Doing Power BI the Right Way: 10. Designing and Managing Large Datasets

June 1, 2021June 1, 2021

Part of the the series: Doing Power BI the Right Way

Later in this post, you will find a 27 minute framed video including a series of interviews and discussions with a few of my colleagues. They provide perspectives and recent experiences related to this topic. The best approach to design and maintain large data models depends on different factors. However, many years of experience have proven that there are best practices to embrace and common mistakes to avoid.

I was just talking to a consulting client about the best approach to build a data model and he told me something very interesting about the way they were loading data into Power BI. He said “We don’t use facts and dimensions, we load all of our data into one huge table.” He said that their data model performs well and that it meets their reporting needs. It is a difficult point to argue, when something is working at the time although the design might not follow the accepted rules. Life is like that and there are plenty of analogies to make the point that a practice, even a real bad practice, might solve a problem for a period of time and under certain conditions. <analogy>You can drive a car at excessive speed to get to your destination faster. You might not get caught by the police on that day and you might not crash but eventually, if you make it a habit, this practice will catch up to you.</analogy> Data is like that. If you don’t play by the rules, you limit your options. Bending the rules lets you move faster and sometimes with less hassle. But, as the project scope expands – and after adding enough data or other complexities to the solution, it will not endure. The data model won’t perform well, won’t load the correct data or it just won’t be reliable.

This post will explore the realities of best practice design for large data models; some important considerations and trade-off decisions when working with both “big data” and “large data”.

One of the great challenges with Power BI is that it is so easy to build simple data models and reports quickly. But, often when those projects need to grow-up, they aren’t ready for enterprise use. This isn’t a problem with the tool, it is a problem with the way it is often used. If someone says “Hey, Paul, I need you to create a report quickly.
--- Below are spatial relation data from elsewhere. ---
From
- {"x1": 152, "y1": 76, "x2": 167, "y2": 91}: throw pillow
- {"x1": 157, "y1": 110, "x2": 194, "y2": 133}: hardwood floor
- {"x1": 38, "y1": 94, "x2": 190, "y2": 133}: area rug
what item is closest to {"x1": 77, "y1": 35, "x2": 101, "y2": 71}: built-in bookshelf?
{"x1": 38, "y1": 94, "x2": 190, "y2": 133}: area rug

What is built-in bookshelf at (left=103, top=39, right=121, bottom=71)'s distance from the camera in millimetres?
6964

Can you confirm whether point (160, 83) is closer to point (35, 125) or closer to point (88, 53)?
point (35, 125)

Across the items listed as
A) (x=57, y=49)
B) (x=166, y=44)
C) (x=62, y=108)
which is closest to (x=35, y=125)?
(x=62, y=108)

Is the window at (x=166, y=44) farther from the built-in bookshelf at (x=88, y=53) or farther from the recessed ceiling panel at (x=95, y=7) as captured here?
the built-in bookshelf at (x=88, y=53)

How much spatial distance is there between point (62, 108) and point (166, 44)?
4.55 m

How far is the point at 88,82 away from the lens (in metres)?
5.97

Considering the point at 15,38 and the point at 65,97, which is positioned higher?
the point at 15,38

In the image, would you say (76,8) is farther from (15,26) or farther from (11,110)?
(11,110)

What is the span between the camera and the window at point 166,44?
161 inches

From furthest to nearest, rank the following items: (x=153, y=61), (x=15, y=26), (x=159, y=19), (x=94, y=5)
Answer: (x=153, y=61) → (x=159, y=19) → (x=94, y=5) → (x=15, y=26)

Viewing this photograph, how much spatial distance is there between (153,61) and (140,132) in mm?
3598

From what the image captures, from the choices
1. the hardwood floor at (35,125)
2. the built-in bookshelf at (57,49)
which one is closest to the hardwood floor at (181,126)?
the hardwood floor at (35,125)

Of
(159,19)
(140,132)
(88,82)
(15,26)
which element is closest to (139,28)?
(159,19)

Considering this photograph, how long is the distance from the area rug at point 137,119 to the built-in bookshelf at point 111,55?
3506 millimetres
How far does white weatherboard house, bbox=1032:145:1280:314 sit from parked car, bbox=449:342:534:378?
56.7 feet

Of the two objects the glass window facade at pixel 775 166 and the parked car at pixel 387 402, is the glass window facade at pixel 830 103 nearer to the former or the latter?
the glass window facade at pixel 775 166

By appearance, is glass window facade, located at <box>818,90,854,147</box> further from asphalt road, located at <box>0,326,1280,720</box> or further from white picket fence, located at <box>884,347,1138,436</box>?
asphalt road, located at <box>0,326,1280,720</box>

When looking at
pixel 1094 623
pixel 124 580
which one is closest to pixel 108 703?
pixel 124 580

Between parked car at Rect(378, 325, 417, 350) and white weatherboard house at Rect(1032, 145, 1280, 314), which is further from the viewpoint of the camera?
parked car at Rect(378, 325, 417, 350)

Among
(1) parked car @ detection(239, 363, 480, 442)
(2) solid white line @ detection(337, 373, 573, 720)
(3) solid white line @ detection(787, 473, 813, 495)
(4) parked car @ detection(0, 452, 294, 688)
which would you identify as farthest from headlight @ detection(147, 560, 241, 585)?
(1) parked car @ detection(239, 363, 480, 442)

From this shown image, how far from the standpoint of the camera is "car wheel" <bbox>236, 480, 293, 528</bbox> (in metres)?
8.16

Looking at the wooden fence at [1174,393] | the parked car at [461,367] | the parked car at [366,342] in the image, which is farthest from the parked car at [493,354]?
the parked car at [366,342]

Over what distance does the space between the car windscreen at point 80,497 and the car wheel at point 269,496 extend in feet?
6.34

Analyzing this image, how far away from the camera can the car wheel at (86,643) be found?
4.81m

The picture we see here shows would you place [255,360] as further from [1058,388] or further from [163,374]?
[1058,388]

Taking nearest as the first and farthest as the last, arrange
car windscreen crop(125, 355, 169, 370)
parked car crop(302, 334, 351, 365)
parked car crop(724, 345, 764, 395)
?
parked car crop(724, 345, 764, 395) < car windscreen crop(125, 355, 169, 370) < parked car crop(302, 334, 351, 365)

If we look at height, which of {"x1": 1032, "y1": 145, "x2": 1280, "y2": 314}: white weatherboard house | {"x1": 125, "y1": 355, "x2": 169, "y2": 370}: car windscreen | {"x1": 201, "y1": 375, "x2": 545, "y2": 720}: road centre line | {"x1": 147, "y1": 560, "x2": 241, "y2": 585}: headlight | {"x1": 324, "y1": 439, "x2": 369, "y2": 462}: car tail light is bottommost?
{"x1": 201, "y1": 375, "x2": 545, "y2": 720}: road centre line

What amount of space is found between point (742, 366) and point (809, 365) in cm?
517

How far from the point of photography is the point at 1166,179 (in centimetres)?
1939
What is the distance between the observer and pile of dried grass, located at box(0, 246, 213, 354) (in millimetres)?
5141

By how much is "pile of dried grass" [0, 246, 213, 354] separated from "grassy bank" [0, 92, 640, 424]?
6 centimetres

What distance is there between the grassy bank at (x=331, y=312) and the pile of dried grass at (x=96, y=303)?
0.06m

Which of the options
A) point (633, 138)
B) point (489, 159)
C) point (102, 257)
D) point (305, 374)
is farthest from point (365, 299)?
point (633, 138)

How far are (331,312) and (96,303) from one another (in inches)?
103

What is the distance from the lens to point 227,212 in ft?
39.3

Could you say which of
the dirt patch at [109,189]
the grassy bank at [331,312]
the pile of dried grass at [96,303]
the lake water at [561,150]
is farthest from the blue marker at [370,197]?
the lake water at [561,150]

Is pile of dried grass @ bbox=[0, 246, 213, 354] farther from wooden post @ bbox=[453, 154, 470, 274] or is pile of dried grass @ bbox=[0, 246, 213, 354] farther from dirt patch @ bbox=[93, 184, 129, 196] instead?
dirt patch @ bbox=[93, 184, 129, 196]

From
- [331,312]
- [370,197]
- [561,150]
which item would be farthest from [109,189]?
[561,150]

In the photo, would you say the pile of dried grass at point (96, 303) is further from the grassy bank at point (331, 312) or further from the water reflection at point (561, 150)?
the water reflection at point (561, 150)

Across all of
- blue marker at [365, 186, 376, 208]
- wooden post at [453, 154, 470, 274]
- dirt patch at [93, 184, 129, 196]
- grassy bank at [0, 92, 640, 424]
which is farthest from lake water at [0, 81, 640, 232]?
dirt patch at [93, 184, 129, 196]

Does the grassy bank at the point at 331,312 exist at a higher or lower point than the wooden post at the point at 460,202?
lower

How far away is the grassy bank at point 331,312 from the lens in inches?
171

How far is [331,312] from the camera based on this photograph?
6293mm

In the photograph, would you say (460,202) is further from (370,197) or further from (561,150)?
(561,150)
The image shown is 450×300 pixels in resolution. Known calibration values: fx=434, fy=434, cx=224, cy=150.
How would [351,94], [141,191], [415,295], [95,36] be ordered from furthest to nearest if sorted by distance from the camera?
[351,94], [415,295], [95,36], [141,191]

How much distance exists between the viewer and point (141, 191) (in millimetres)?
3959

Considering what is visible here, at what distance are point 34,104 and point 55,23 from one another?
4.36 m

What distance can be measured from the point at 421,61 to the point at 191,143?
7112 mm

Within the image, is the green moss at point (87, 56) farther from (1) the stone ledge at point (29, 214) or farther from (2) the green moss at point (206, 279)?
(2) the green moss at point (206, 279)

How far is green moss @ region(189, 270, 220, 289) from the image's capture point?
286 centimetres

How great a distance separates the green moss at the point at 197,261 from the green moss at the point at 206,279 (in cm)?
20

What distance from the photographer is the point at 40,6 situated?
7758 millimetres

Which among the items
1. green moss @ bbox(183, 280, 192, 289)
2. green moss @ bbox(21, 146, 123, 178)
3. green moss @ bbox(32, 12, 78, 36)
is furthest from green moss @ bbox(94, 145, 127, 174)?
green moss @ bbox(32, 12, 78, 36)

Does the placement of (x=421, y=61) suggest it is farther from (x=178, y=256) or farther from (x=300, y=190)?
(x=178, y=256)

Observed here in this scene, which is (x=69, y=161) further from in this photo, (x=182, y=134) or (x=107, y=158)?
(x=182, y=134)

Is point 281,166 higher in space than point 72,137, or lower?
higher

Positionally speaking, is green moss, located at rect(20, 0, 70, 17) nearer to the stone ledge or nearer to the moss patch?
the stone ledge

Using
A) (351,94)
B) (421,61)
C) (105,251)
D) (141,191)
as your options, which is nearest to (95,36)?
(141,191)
Can you import data from these three sources into Power BI and create a quick dashboard report?” I might say “sure, let’s just do this:”

Merge records from multiple files and queries into a single table in the model.
Use in-line SQL queries in Power Query to join source tables together and apply transformation logic.
In reports, summarize numeric columns from a table in the data model, rather than defining DAX measures.
Reload the entire model when source data changes.

There is nothing inherently wrong or bad about using these quick-and-easy techniques in a smallish project, but if it needs to grow, scale and be future-proof, you may need to follow a longer path to achieve a more durable result.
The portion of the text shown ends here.